* **CONSIGNE A**:
Sélectionnez dans le listing chaque ligne où figure la chaîne « detection », puis recopiez-les.

* **SOURCE**:

Le clivage au sein des IWW rejoint celui qui oppose les staliniens aux courants anti-autoritaires. « Car cette affaire posait la question de la voie que devaient emprunter les IWW : rejoindre les communistes qui s’isolaient de la plupart des organisations de gauche dans le monde, ou bien rester dans la nébuleuse internationale des organisations anarchistes et syndicats qui tentaient de résister, sans succès, aux bolcheviques », précise Peter Cole. La Section 8 défend surtout son autonomie contre les tentatives de contrôle et de centralisation des IWW. Le syndicat de Philadelphie reste fidèle aux principes libertaires et s’appuie sur l’auto-organisation à la base. Les Wobblies de Philadelphie défendent également le syndicalisme d’industrie contre le corporatisme et les dérives sectaires.

* **DONNÉES PRÉSENTÉES**:
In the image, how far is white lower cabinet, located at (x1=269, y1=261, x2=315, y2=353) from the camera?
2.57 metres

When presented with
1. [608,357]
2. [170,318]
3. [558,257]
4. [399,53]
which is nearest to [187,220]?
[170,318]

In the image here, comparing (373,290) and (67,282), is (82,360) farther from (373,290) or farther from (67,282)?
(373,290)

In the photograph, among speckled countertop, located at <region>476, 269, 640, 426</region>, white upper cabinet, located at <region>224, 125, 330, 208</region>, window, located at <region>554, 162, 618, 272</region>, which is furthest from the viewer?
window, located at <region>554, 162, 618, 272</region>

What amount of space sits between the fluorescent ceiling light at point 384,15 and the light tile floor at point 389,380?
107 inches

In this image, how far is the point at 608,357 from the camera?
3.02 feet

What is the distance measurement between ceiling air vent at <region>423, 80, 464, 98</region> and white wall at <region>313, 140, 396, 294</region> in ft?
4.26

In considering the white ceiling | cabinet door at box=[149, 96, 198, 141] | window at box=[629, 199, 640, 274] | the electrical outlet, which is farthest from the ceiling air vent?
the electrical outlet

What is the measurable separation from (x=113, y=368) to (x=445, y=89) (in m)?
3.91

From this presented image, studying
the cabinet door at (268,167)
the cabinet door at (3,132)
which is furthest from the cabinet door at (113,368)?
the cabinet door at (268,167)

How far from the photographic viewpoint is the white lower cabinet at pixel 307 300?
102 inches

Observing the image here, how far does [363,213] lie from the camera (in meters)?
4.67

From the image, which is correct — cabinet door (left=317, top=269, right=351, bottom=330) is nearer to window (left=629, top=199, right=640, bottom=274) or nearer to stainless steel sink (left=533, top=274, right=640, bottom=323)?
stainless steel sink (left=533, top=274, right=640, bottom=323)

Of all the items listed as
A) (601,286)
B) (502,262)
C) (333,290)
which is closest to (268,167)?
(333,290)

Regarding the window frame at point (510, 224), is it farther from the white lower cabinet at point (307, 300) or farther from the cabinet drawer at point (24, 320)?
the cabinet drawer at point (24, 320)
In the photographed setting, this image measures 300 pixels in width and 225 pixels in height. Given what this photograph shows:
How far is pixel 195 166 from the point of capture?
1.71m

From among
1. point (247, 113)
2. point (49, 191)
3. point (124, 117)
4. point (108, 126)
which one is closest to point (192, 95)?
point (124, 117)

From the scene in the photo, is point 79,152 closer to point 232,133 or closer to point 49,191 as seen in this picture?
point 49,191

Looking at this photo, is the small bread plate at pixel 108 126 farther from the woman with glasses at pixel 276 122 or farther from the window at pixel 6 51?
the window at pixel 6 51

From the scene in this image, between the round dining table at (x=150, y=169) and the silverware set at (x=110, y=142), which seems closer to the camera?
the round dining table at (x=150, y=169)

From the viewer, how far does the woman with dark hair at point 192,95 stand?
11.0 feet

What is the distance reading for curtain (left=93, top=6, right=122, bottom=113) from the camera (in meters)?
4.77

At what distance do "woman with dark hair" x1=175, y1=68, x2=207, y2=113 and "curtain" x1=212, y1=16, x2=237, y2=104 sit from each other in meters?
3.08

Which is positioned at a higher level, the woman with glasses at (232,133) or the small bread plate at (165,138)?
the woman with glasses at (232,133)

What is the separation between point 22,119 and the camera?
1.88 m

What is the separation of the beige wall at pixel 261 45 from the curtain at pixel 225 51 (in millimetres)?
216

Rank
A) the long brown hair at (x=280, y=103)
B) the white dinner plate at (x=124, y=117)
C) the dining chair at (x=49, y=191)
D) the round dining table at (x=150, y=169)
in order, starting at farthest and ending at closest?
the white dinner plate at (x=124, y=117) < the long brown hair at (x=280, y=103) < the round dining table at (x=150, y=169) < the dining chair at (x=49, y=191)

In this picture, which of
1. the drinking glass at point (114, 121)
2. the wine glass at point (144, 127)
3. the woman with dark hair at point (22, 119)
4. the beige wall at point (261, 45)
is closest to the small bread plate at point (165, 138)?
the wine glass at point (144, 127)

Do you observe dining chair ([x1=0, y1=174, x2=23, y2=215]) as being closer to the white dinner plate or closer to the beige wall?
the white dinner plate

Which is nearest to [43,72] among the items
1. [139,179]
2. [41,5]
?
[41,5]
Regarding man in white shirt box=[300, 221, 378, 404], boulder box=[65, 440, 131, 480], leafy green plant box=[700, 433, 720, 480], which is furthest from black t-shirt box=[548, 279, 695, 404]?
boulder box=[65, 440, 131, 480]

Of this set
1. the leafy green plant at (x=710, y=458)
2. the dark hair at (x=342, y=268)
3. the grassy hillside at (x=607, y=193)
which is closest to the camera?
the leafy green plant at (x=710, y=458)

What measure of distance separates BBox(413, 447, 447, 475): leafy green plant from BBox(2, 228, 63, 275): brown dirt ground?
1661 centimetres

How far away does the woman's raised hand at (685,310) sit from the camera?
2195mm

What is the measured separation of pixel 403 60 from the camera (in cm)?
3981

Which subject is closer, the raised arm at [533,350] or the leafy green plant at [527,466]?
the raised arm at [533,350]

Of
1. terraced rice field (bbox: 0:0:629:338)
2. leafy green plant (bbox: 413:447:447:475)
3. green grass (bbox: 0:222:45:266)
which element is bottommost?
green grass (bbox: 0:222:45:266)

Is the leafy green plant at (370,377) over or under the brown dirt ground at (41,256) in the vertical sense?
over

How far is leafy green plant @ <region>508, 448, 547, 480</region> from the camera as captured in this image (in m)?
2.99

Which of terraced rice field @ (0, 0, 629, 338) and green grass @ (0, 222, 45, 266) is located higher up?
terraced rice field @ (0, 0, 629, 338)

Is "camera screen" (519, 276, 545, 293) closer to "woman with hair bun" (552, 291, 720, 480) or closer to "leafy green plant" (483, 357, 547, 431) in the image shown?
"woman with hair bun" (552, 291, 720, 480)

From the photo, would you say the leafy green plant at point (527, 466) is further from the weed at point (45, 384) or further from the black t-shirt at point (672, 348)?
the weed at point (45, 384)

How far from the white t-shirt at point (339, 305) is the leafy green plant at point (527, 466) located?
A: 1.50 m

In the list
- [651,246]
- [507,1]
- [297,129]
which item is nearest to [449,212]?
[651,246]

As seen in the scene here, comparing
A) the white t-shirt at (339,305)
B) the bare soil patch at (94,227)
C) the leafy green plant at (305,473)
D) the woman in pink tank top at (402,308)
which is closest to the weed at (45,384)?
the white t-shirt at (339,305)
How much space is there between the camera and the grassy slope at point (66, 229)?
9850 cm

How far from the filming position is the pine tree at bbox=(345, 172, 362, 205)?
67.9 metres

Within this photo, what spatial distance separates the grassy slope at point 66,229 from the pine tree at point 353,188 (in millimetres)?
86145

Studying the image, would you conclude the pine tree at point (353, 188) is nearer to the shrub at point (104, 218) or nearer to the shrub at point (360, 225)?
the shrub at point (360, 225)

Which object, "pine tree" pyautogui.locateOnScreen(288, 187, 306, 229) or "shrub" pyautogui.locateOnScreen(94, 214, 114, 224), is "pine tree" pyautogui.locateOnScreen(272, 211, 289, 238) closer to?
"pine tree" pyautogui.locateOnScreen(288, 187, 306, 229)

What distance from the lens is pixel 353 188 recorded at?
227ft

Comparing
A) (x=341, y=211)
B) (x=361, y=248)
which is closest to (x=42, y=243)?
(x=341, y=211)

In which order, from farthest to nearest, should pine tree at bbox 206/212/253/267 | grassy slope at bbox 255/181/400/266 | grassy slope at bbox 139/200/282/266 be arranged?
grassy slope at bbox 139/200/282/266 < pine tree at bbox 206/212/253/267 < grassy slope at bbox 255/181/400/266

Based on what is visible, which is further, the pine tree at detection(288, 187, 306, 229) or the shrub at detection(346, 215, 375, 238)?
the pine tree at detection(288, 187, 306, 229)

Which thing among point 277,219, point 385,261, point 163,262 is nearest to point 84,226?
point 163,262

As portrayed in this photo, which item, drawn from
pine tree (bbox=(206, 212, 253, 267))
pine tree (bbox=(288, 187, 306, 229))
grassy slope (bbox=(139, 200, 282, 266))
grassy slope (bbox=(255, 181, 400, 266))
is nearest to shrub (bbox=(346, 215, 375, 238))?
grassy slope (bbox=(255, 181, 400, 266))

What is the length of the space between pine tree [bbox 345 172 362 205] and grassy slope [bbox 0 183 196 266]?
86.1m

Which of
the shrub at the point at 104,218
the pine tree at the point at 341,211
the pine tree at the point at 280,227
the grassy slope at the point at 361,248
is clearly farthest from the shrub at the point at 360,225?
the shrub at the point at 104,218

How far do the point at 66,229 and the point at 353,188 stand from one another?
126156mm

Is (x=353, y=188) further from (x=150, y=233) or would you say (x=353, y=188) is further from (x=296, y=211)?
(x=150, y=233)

* **CONSIGNE B**:
D'après le passage sur les IWW, contre quoi la Section 8 défend-elle surtout son autonomie ?

* **RÉSULTAT A**:
Based on what is visible, which is further, the pine tree at detection(288, 187, 306, 229) or the shrub at detection(346, 215, 375, 238)?
the pine tree at detection(288, 187, 306, 229)

* **RÉSULTAT B**:
Contre les tentatives de contrôle et de centralisation des IWW.